Building is fun
I used to destroy my toys as a kid. Back then, my parents were frustrated many times with that behavior.
After much reflection, breaking things was a way for me to understand how the world works. I remember taking apart several VHS machines to look into how one motor moved some wheels that carried tape and an electronic module turned the dimmes looking pictures in the tape into a movie with audio (for those young enough to not know, it is a machine that play video cassettes. Yes, we used to go to a store to rent movies that were recorded in a sort of adhesive tape)... crazy right?

By breaking down stuff I was able to see the bits and pieces that made the the whole. This is one habit that I kept throughout the years, but I did learn to be more careful with things.
Instead of destroying things, I learned I could put them back together if only I was more careful about the steps it tooke me, the tools I used and where I put the pieces I took apart.
I am very fortunate in the sense that I grew up during the times in which technology was also going through a radical change. Suddenly, our landlines would give us the chance to be connected with strangers all over the world.
Much of the analog technology started becoming digital. The first massively produced personal computers where launched (not laptops, but big computer towers that would sit in the middle of our living rooms). The first video game consoles were also commercially available.
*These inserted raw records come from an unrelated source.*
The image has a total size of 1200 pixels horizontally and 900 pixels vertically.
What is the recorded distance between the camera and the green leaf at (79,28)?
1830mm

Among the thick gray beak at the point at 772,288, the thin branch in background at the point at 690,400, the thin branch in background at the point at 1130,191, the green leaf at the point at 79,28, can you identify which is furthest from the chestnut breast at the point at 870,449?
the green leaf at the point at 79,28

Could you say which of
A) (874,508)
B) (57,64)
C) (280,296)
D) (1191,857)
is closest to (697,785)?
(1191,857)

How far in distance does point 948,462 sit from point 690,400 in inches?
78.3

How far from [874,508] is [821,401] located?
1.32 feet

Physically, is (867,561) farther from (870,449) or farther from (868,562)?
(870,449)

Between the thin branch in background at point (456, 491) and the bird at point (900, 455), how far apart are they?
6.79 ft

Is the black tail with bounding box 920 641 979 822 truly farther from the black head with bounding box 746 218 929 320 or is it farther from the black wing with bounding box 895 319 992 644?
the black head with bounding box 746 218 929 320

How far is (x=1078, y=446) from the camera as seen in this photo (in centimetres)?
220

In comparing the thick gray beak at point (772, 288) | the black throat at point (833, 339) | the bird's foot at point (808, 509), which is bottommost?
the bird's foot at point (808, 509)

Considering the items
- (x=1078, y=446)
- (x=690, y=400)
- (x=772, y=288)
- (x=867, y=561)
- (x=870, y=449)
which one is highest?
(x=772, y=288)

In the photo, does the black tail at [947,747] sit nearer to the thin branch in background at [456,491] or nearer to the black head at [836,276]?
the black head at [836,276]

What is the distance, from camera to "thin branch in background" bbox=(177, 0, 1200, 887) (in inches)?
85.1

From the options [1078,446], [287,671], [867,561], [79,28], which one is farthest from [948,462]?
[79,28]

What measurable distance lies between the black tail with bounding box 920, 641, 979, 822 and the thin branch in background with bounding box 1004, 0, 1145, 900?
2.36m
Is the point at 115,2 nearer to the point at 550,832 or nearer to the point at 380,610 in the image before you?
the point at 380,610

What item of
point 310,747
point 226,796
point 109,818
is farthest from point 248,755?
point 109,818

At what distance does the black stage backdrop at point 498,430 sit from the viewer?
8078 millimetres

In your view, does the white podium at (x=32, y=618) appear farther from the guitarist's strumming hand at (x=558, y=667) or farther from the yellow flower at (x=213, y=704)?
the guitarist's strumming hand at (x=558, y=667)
I would never forget the magical sounds that came out of my television that only 8-bit processors could achieve.
I was always fascinated by how computer ran programs, how videogames were made. I wanted so bad to learn how to do it. And to be honest, I tried and tried but had a really tough time graping the concepts that made a computer show words on the screen, let alone how entire programs worked.
It took me YEARS (and more than a handful), of stubbornness of wanting to understand how all worked, until one day it all made sense.
It was easy, but once I got it... I got it!
In retrospect, I might have "bitten more than I could chew", when you are inexperienced and have no proper guidence to learn about software, you might fall prone to a ton of pitfalls.
Maybe self-learning Assembly as a teenager was a battle that I was always going to loose.
It wasn't until I took a different approach and started with HTML. There's something about a quick "feedback loop" that helps you understand what you are doing write or wrong so you can correct from there.
With Assembly and microchips programming, there was a long period of "I hope what I'm doing is right", then take some time for code to compule and then flash the chip, only to figure out that something was in fact wrong.
After all became clear! I started looking for ways to explore what I could do with software. And boy, it was a ride!
Another "lightbulb" moment came when I learned I could configure things in my computer to work for me!
Between automations and customizations for the programs I used to become more effective, building became my newfound addiction.
Much of the time it is not even about how effective a thing can be, it is about how pretty you can make things for yourself.
Ideally building should be for ourselves. The best learning experiences and the most satisfactory ones are about the things that I build for myslef.
Building is fun! And you should start building too!